Quote:
Originally Posted by melipone
Might be offtopic but I'm not sure where it would go since there is no SVM chapter in the book.
I came across oneclass SVMs where support vectors are found w/o class separation. How could that be? What is the hyperplane?

There are two kinds of common oneclass SVM formulations for separating outliers and normal examples without any labeling information. The two are equivalent when using some kernels. They are different in expressing what an "outlier" is.
Perhaps a formulation that's more intuitive is to use the "smallest" hypersphere to bound the normal examples, and then examples falling out of the hypersphere are considered outliers.
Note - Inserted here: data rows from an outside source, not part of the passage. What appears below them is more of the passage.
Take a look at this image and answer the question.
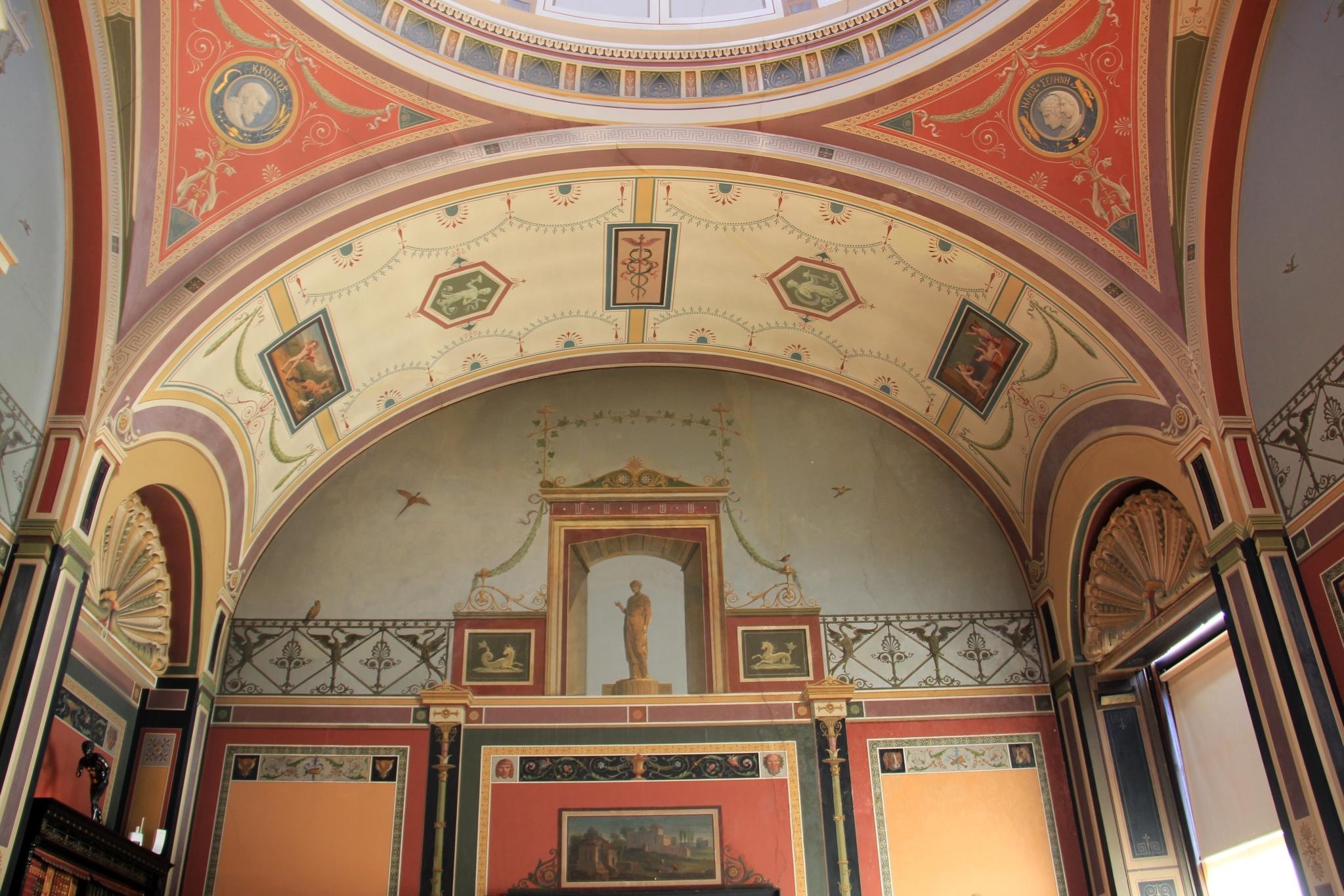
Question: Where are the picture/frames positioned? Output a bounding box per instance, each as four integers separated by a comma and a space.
461, 629, 534, 686
736, 625, 814, 683
557, 805, 725, 890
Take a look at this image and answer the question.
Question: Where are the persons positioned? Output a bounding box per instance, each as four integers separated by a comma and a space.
75, 740, 110, 822
1039, 91, 1082, 138
613, 580, 651, 678
226, 82, 267, 128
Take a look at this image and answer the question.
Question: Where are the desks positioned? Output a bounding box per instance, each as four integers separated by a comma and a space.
7, 796, 175, 896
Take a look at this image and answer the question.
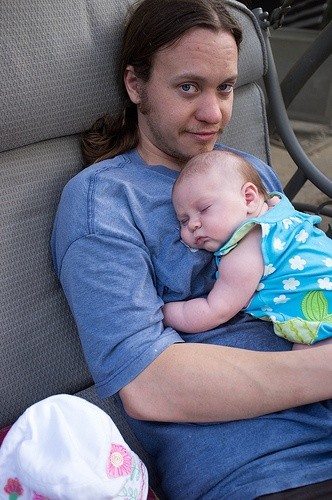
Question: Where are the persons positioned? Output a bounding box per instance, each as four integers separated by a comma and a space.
49, 0, 331, 499
162, 150, 332, 351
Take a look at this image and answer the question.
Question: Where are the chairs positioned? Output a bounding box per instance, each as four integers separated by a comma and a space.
1, 0, 332, 499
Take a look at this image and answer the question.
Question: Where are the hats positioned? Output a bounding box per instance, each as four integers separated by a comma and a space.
0, 394, 149, 499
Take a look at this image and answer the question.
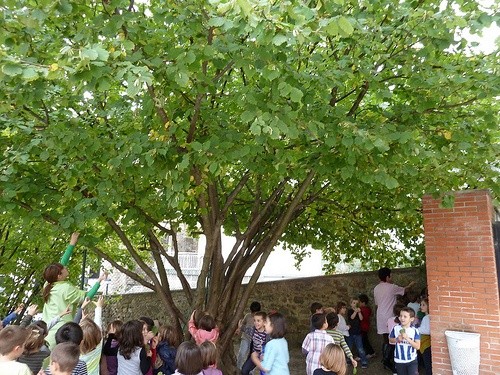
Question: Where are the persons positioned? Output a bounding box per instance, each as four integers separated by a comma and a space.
374, 267, 432, 375
302, 293, 373, 375
237, 302, 290, 375
0, 232, 223, 375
So roughly, we minimize (the size of the hypersphere + the penalty for being outside the ball).
http://dl.acm.org/citation.cfm?id=960109
The formulation can then be kernelized using the Langrange dual, like the binary SVM discussed in class.
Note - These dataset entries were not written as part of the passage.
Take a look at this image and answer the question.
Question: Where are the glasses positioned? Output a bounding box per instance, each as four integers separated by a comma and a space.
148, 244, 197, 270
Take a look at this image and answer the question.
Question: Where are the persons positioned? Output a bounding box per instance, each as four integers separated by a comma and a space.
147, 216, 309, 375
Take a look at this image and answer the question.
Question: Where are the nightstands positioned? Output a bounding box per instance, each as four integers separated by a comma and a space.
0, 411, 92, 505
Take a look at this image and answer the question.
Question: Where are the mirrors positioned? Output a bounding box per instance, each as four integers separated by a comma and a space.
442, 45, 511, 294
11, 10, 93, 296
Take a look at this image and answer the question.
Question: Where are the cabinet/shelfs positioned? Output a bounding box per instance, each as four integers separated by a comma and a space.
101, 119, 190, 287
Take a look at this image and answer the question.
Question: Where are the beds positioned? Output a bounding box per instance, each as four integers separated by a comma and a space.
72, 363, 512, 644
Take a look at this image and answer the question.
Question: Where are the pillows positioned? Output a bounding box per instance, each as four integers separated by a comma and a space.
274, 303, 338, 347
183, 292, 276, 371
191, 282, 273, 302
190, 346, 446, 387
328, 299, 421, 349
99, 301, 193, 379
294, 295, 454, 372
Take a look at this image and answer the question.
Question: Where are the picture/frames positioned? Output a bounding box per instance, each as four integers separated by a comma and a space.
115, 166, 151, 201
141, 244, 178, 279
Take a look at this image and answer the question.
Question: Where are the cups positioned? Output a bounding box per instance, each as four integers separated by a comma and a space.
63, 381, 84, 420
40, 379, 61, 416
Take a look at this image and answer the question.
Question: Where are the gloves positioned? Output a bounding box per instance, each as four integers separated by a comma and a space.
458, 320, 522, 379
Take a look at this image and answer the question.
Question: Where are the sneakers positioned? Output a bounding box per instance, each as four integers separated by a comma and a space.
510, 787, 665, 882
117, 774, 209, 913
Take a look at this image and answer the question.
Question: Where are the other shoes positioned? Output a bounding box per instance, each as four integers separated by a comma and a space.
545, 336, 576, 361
The more popular formulation nowadays consider the "normal" examples as those "far from the origin", and outliers as those close to the origin. In a sense, the observed examples are treated as belonging to the positive class, and the origin is treated as the representative of the negative class. The two classes are separated by a hyperplane. So roughly, we minimize (1 / the margin to the origin + the pentalty for being on the wrong side of the hyperplane). The actual formulation proposed and implemented in solvers like LIBSVM is slightly more sophisticated than that.
http://dl.acm.org/citation.cfm?id=1119749
The formulation can also be kernelized.
Hope this helps.